Prosecution of Pieterse will not proceed, but he is to lay charges

 

Nosey Pieterse, President of Bawsi (The Black Association of The Wine and Spirits Industry) says that the prosecuting authority will not proceed with charges against him, after his arrest following an incident in April 2007. The police’s original charge of ‘assault with intent to do grievous bodily harm’  followed Pieterse’s intervention in the eviction of a farmworker and the flattening of the farmworker’s house.

In his statement, Pieterse says that he stood in front of a bulldozer which was intending to demolish the house, and that he was abused (including in racial terms) by the farm manager, one Joan Ertzen. An ANC councillor, Dan Kotze, was also abused after he arrived on the scene, says  Pieterse.
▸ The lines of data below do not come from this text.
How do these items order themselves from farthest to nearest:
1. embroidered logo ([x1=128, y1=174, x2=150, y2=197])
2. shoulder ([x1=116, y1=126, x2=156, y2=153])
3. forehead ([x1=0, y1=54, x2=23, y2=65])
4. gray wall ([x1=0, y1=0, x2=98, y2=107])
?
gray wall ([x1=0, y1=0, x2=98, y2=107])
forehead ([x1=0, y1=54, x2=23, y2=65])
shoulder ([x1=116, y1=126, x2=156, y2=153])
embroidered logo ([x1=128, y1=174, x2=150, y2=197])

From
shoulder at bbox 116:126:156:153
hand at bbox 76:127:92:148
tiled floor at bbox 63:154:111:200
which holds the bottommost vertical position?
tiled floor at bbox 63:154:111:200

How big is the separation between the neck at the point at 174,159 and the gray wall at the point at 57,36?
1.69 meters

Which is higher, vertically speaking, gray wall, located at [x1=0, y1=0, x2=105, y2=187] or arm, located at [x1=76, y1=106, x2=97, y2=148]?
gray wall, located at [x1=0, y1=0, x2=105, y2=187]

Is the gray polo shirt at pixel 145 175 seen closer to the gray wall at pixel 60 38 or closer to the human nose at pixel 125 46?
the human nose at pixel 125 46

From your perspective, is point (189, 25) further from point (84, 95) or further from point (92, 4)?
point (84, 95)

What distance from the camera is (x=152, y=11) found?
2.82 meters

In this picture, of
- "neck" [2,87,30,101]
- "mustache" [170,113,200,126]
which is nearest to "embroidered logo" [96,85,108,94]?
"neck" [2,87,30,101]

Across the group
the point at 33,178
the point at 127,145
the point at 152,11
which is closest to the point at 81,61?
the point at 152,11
The house was, apparently, destroyed – illegally, says Pieterse.

The Bawsi president is a controversial figure beyond his interventions on behalf of workers eveicted (often  illegally, it is alleged) from the farm homes: last year he declared his intention of filing a class-action suit against ‘the wine industry’ unless it established a fund to deal with endemic alcoholism.

Now, he says, he has laid a civil charge against Ms Ertzen ‘and will follow that up with a charge of criminen injura against her later this week’. Furthermore, he intends to ‘also issue a summons against the police for wrongful arrest and detention, deprivation of liberty, infringement of dignity, legal cost and damage to his good standing in the community’.

The name of the farm involved is not known to Grape, nor do we know of any statement Ms Ertzen has publicly made concerning the incident.